(WHAT YOU WILL DO) Set down, word for word, the line with "Mimosa de la fibra óptica tarjeta postal" and the lines after it through the final line of the data below, without pictures.
################
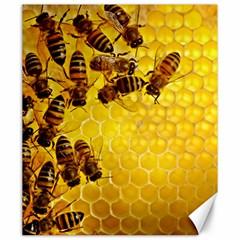 Honey Honeycomb Canvas 20  x 24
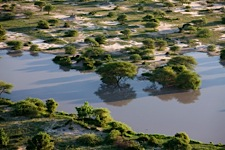 Soft-Light-on-the-Okavango.jpg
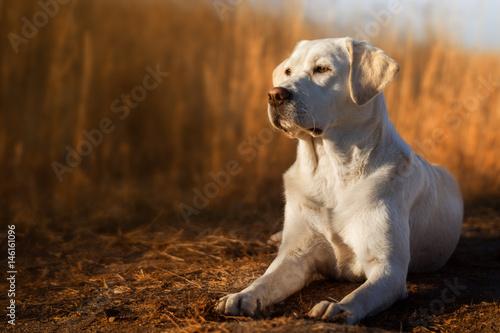 Canvas Print Schöner labrador retriever hund welpe liegt vor einem kornfeld in der sonne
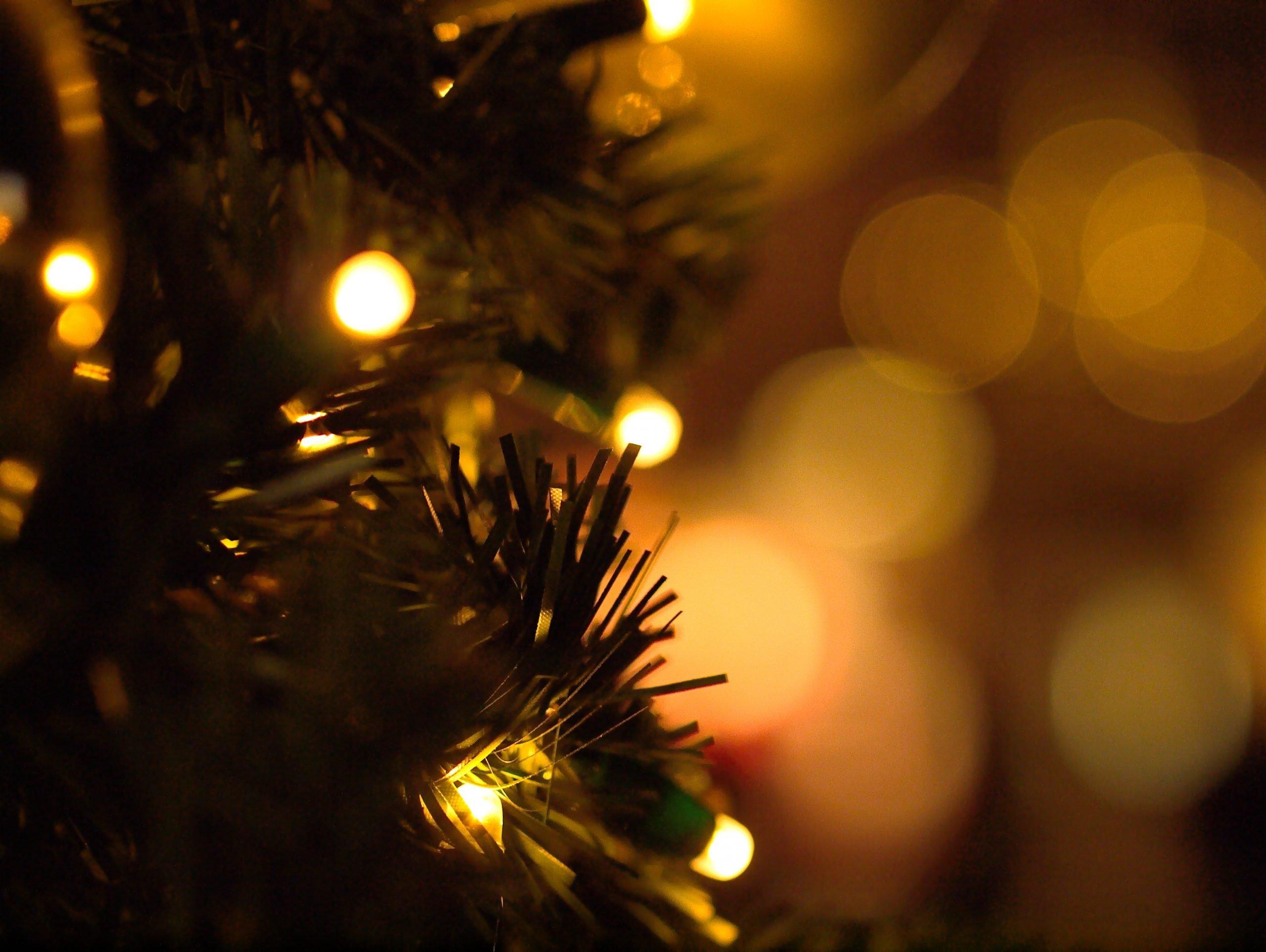 christmas-3845452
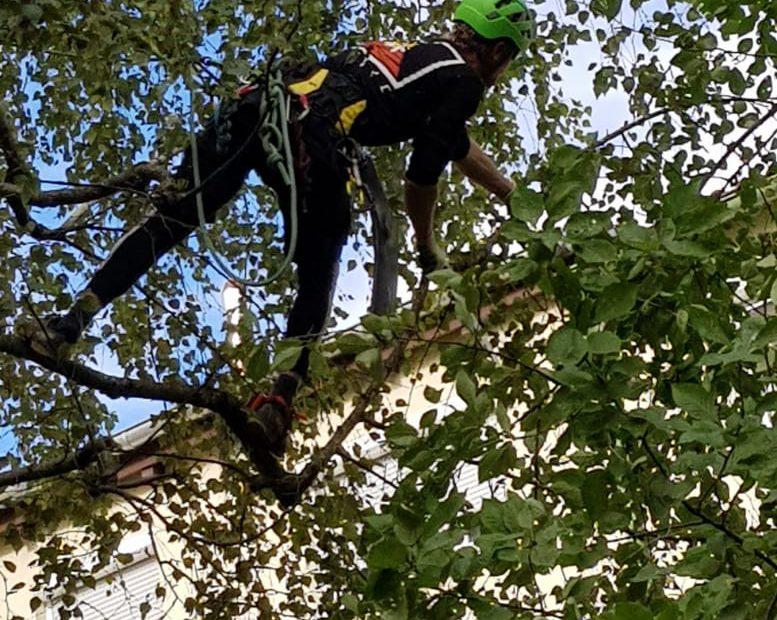 Baumpflege mithilfe von professioneller Seilklettertechnik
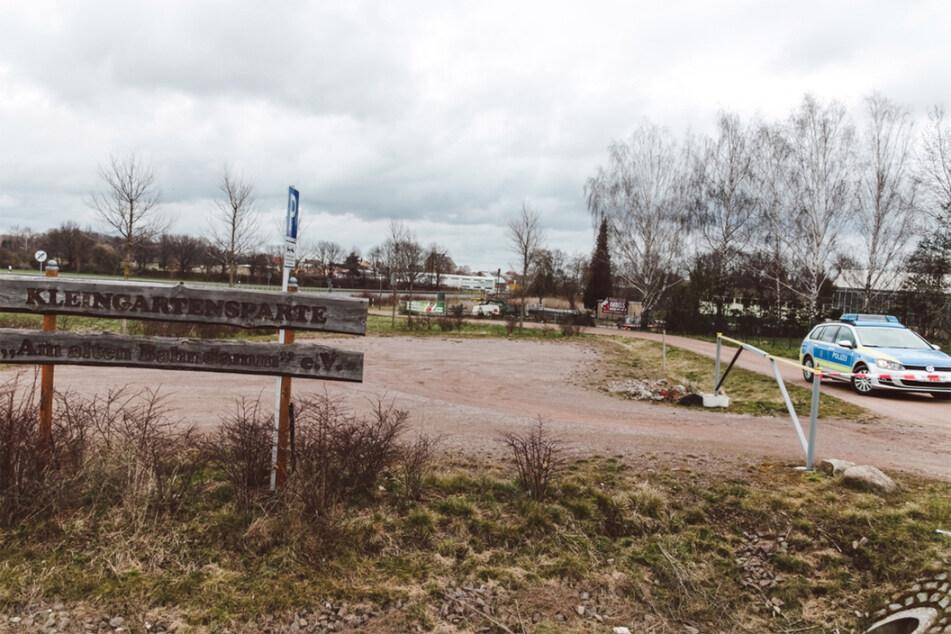 Der Fundort befindet sich in einer Gartenanlage nahe der S31...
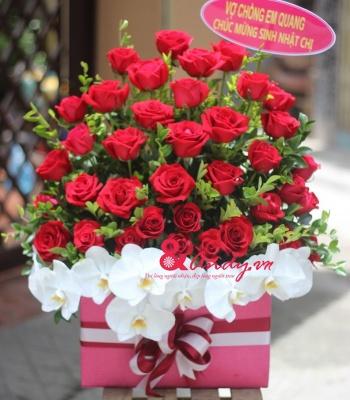 Giỏ hoa hồng đỏ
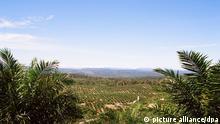 WWF Immer mehr Firmen stellen auf nachhaltiges Palmöl um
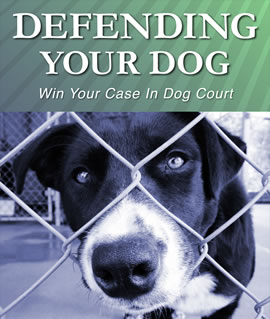 Defending Your Dog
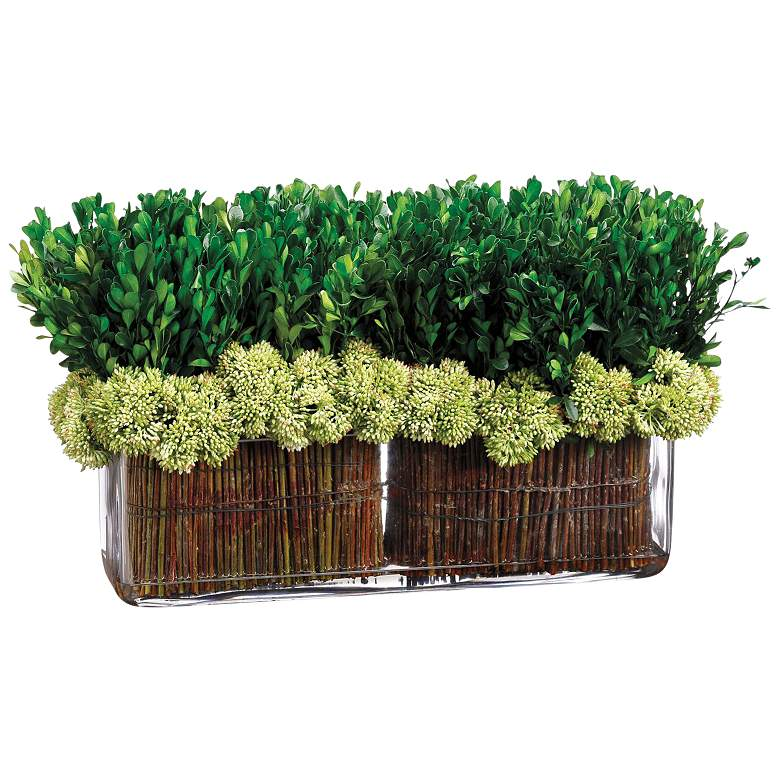 "Green Preserved Boxwood Topiary 18"" Wide Faux Plant in Vase"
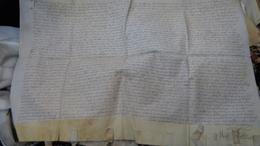 CHARLES SORLIN  (gorlin).docteur En Droit ,Bourgeois à LILLE. Parchemin : 50  X  31  Cm. 1573 - Documents Historiques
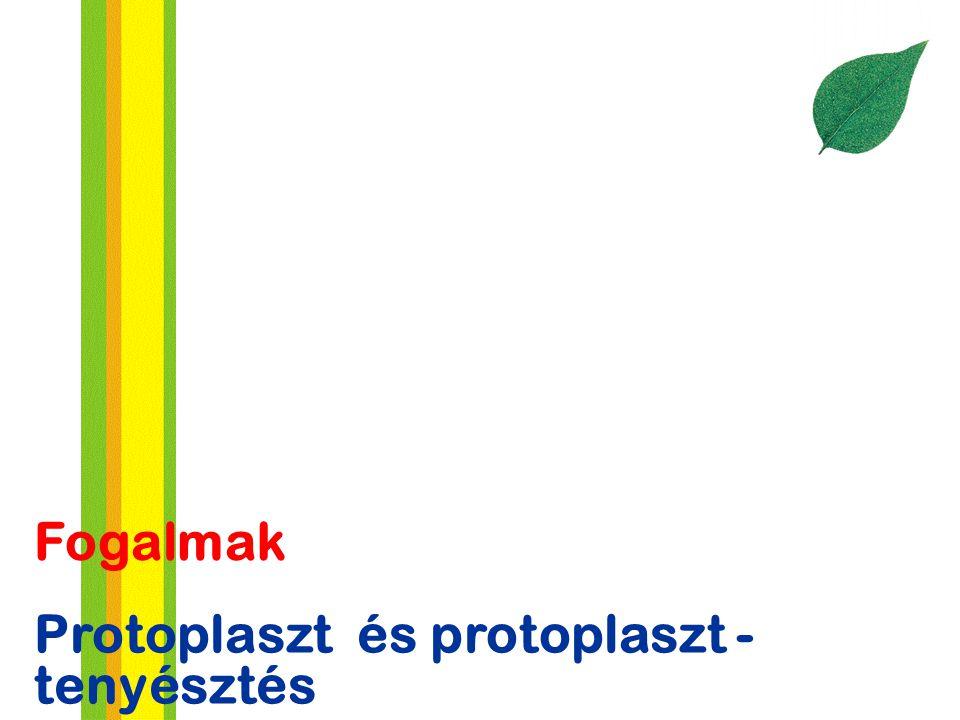 Fogalmak Protoplaszt és protoplaszt - tenyésztés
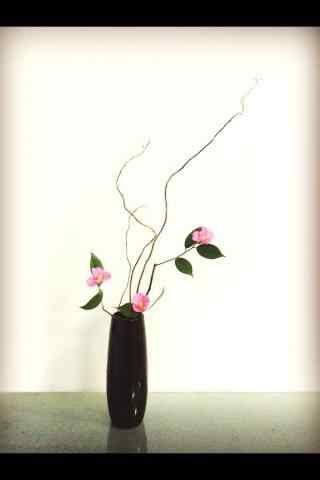 小清新艺术品植物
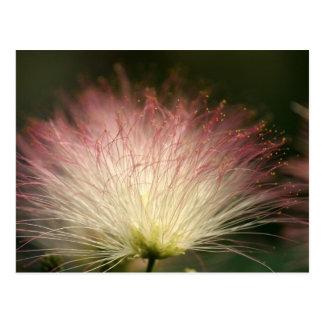 Mimosa de la fibra óptica tarjeta postal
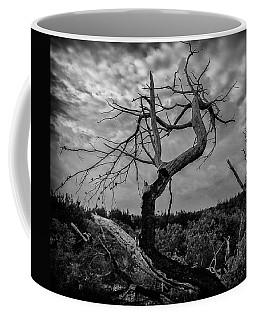J.d. Tree 1 Coffee Mug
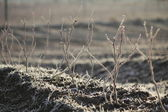 Hoar Frost on Crops — Stock Photo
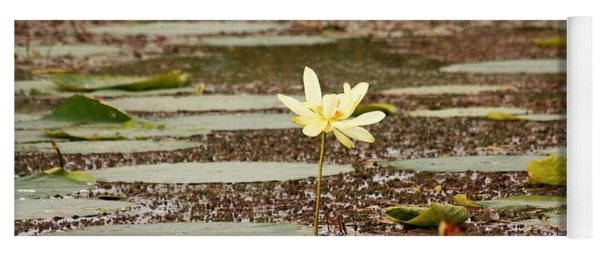 A Lone Water Lily Yoga Mat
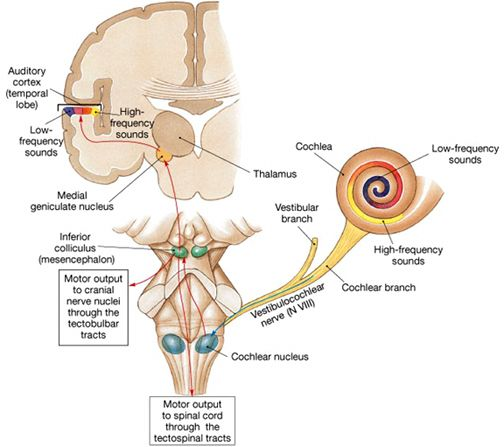 central-auditory-pathways-brain-504x447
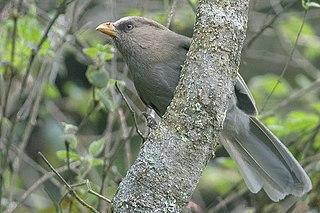 Great parrotbill species of bird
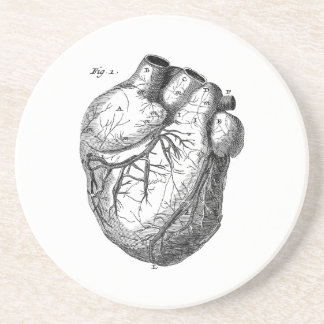 Vintage 1800s Heart Retro Cardiac Anatomy Hearts Drink Coaster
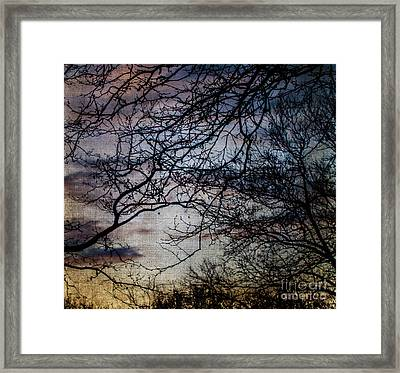 Dreamy 2 Framed Print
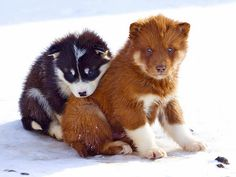 Greenland husky colorful puppies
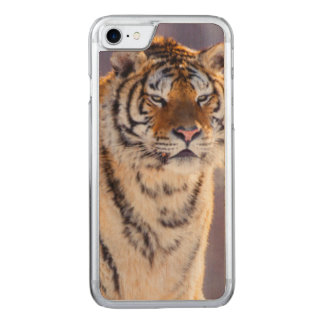Siberian tiger in snow, China Carved iPhone 7 Case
################
(SOLUTION FOR THIS EXERCISE)
 Mimosa de la fibra óptica tarjeta postal
J.d. Tree 1 Coffee Mug
 Hoar Frost on Crops — Stock Photo
 A Lone Water Lily Yoga Mat
 central-auditory-pathways-brain-504x447
 Great parrotbill species of bird
 Vintage 1800s Heart Retro Cardiac Anatomy Hearts Drink Coaster
 Dreamy 2 Framed Print
 Greenland husky colorful puppies
Siberian tiger in snow, China Carved iPhone 7 Case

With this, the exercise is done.